If you’re the most successful craft brewery in Wisconsin and you’re going to release only one new beer in a year, it had better be a banger. And this complex, enigmatic sipper sure was. A blend of three batches of spontaneously fermented ale from New Glarus’ “wild fruit cave,” it incorporated Geisenheim grapes after blending to put an unmistakable spin on brewmaster Dan Carey’s familiar fruit lambics. This sweet creation was aptly named, with a floral, intensely fruity profile of apricot, white grape and honey that really did evoke a butterfly’s sip.

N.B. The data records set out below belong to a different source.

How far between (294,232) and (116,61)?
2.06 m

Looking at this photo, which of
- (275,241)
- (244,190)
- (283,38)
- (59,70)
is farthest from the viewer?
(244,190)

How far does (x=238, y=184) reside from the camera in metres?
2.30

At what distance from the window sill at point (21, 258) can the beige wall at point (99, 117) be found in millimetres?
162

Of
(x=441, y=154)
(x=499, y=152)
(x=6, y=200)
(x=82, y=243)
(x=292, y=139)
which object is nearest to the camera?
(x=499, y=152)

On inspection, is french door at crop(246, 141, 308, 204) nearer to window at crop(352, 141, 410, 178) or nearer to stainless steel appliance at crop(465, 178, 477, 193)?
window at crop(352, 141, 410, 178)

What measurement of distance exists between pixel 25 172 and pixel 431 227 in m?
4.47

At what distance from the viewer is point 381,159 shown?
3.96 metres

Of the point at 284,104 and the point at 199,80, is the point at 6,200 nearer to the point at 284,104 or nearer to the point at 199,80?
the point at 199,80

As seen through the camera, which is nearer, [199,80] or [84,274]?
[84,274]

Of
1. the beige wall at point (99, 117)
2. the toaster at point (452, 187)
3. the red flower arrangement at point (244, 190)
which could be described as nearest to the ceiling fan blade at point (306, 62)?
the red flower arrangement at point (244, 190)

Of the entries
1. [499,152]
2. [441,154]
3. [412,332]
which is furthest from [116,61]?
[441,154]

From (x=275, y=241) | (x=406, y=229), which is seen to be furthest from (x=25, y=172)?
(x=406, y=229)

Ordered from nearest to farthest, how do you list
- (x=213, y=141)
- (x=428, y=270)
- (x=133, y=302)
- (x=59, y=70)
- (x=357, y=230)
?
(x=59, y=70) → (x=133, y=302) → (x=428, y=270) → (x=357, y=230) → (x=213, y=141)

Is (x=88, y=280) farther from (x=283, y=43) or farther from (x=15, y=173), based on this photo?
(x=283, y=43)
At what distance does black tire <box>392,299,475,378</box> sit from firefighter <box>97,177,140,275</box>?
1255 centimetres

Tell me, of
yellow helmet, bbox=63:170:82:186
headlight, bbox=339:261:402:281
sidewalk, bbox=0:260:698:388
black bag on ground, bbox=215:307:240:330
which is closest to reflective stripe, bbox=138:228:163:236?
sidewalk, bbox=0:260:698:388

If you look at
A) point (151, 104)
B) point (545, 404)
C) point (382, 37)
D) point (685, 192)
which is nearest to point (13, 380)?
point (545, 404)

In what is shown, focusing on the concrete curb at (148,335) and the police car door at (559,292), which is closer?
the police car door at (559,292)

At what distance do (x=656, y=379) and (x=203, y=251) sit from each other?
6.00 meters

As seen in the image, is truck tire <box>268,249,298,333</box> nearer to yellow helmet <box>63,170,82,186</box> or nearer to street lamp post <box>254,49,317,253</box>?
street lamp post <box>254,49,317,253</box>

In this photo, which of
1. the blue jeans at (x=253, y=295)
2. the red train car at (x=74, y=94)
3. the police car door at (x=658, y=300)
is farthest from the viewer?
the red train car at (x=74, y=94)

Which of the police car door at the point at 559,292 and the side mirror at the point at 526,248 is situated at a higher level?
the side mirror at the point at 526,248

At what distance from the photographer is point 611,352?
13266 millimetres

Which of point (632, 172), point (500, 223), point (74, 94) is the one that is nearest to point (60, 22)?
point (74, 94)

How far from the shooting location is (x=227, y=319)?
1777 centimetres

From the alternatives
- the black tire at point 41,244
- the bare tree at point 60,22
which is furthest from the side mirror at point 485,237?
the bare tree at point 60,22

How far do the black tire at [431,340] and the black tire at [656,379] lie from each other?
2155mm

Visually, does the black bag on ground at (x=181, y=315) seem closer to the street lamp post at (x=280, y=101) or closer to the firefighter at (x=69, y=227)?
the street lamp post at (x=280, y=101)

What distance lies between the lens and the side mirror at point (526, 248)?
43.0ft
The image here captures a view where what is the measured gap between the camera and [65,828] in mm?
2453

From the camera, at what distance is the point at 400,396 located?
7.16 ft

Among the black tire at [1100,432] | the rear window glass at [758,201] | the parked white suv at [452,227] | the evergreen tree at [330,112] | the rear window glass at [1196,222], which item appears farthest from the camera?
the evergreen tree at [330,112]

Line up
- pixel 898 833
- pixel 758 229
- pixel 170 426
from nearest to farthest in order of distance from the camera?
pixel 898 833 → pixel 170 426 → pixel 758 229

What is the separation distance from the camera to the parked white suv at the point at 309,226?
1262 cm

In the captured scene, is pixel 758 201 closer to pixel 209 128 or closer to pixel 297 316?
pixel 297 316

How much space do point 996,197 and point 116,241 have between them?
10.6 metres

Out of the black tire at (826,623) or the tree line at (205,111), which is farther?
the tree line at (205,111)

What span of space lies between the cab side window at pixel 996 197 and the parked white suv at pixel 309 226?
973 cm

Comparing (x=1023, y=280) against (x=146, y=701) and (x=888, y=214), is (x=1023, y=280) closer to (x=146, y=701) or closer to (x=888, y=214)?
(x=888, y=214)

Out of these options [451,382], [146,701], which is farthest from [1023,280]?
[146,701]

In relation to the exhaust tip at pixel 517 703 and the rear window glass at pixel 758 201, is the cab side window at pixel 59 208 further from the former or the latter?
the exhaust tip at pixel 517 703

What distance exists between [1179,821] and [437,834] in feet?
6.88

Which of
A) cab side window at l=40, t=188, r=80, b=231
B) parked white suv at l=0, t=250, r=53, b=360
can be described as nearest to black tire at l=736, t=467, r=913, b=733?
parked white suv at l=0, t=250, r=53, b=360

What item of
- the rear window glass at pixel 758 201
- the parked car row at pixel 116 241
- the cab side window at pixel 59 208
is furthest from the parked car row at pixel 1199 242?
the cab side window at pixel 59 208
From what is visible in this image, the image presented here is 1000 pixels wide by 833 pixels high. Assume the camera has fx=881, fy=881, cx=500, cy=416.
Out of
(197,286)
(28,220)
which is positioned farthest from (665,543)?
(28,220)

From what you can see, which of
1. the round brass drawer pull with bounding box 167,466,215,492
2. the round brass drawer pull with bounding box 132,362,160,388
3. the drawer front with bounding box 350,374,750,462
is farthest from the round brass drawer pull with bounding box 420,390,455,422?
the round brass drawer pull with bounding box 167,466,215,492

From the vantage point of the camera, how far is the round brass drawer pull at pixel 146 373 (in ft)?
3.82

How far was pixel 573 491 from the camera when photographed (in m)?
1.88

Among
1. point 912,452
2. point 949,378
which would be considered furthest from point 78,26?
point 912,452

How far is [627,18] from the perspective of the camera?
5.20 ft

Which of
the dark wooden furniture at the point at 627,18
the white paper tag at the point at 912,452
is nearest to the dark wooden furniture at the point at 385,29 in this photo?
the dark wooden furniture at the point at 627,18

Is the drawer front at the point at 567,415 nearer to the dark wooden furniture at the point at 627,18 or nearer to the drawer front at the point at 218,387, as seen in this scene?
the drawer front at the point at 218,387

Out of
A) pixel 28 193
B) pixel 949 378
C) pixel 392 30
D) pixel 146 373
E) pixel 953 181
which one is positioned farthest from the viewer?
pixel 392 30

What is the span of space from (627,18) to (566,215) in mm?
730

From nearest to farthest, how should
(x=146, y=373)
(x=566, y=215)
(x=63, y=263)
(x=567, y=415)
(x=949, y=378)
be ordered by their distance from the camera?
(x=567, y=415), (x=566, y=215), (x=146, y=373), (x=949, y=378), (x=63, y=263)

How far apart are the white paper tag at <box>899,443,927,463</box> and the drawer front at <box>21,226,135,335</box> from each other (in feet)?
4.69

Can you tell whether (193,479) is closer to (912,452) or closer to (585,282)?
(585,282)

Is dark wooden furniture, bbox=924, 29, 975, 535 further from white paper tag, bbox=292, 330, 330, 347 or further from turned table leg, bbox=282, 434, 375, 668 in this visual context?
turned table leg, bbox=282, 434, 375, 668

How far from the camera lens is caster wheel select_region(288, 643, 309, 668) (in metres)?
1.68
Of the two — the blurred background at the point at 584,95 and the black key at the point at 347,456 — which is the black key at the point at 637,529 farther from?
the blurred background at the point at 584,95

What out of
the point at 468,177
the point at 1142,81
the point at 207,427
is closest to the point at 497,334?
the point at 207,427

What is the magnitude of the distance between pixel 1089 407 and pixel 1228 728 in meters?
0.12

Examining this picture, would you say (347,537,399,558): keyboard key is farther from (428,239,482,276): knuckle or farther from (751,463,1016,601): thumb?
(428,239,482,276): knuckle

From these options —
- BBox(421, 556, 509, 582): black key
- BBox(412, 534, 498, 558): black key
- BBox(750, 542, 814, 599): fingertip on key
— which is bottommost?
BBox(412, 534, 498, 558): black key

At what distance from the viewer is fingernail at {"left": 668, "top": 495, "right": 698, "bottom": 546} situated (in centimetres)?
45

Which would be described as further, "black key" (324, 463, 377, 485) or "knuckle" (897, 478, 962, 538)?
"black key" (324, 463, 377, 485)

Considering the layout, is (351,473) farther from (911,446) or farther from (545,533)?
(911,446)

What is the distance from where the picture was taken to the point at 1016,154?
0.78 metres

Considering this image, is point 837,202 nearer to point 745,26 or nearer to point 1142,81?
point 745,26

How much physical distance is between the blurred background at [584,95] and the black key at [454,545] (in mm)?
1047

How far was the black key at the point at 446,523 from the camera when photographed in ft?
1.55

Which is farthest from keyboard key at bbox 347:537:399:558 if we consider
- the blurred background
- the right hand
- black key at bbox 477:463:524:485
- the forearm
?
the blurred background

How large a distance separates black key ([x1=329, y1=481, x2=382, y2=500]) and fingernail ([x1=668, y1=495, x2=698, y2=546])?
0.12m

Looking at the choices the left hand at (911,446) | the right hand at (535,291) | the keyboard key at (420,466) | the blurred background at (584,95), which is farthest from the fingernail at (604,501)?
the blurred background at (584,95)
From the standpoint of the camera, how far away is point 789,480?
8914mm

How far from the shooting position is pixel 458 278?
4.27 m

Oktoberfests get all the love every year, but a great Vienna lager can scratch that toasty-malty itch year-round. For that reason, I didn’t love that this beer from Lakefront Brewery’s My Turn series came out in fall when shelves were already loaded with beers with a similar profile. But it was still a standout: bready and flavorful but clean and balanced. Wisconsin brewers, let’s be like Lakefront warehouse employee Johnny Hopgood (his real name, a true aptonym) and make some more Vienna lagers, please!
Yes, the bow on top of my 2020 Beers of the Year is a 117-year-old American light lager that you can find literally everywhere. I wrote a column in May revealing the Champagne of Beers as my “comfort beer,” a rock of palate certainty to balance the uncertainty in the world. But as the year marched on, I realized there was another factor bringing me back to High Life. On Feb. 26, a Molson Coors electrician killed five co-workers and himself at the Miller Valley brewery in Milwaukee. I feel a kinship with this beer for many reasons but the one I thought about often while buying yet another 12-pack this year was a solemn solidarity with the survivors of that day and the loved ones of the fallen: Dale Hudson, Gennady "Gene" Levshetz, Jesus “Jesse” Valle Jr., Dana Walk and Trevor Wetselaar.